The Republicans are the ones who have been in the midst of a truly unprecedented power grab, and it's to my sorrow that too many of you haven't recognized this, haven't allowed for this, as we face much more right-wing policy than we ever thought we would at this point.
You need to tell people this: that hundreds of positions and court seats have been left vacant, or filled by acting officials. That courts are starving for judges to try cases, that the very machinery of government has been ground to a halt in many places by a Congressional minority unwilling to acknowledge that Americans want their government moderated from where it was before 2006.
There is nothing explicitly constitutional about the filibuster. It is a product of Senate Rules, a by-product, even. Somebody back in the eighteen hundreds forgot to answer the question of how long a debate could last before time ran out. The practice turned out to have some accidental political value, and the different sides concluded it was a nice thing to have in the back pocket.
Course, you had to stand your own loud-mouthed self up at the podium and test your endurance, so it wasn't something people were fond of. That is, until the seventies, after which it kind of became a more formal thing where the intention was announced, and everybody had to talk until sixty votes could be found.
There were filibusters before 2006. Difference is, it was often a bargaining tool. Changes would be made, things would move forward.
What Republicans started in 2006 was nullification. Whatever Americans voted for didn't matter. Why? I don't know. Distrust in American judgment after turning them down for a longer term as majority? Congential psychosis brought on by the incestuous relationships of their parents (I kid.) Point is, from 2006 to 2010, Republicans have been applying a filter to American Liberalism that's left all but the most conservative of our legislation in tatters.
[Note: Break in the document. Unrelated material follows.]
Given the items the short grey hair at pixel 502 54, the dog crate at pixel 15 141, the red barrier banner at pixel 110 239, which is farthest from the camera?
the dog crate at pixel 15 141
Power wasn't merely grabbed from the Democrats, but from Americans wanting change. How much of that disappointment in the policy that didn't show up fed into the 2010 election? How many of the compromises we made would have been forgone if we hadn't had a 60 vote hurdle to surmount, especially after Mr. Cosmo got elected to Teddy's old seat (and hopefully Elizabeth Warren's new seat?)
The answer is, if you really look at it, is a lot, a damned hell of a lot.
Which raises the disturbing possibility that the cynicism of a lot of Democrats on this site is, while well intentioned and somewhat justified, a failure to successfully counter the Republican's obstructive power grab. That's right, I'm saying that you might have inadvertantly helped the Republicans take something that wasn't theirs to take.
Which brings us around to what Obama did. Why are we cheering this? Well, whether you're cynical about the administration or not, you've gotten the sense that reform has been unfairly stifled, that you haven't gotten the change you wanted because of what a bunch of idiots in Congress have been doing. You love that he's found a workaround, that he's taken back what should be obvious, constitutional, political prerogatives of the President: appointing the people who lead the agencies and bureaus, the boards and whatnot, and carrying out the law that Congress has passed, and that other Congresses have not had the ability to undo.
I'm the last person to say that I am pleased with the Republicans using their majority to vote down laws we might otherwise get out of the Senate. But Republicans, too, suffer under a handicap, a handicap brought on by the fact that they failed to win the Senate the last time. They can't dictate terms. Because of this, they have no hope of getting our Senate to undo the Dodd Frank law which undergirds the Consumer Financial Protection Bureau, except through an excruciating process of holding its director's appointment hostage.
So, to put it plainly, what Obama did was in response to an extraconstitutional blockade of ANY appointment, and the Pro Forma Sessions, which weren't sessions at all, were simply a means of confounding his other remaining response, the recess appointment, which the Constitution obviously prescribed as the remedy when the Senate could not agree on a confirmation, and the posts remained vacant.
Obama was taking back the power that was his, and we were glad to see it.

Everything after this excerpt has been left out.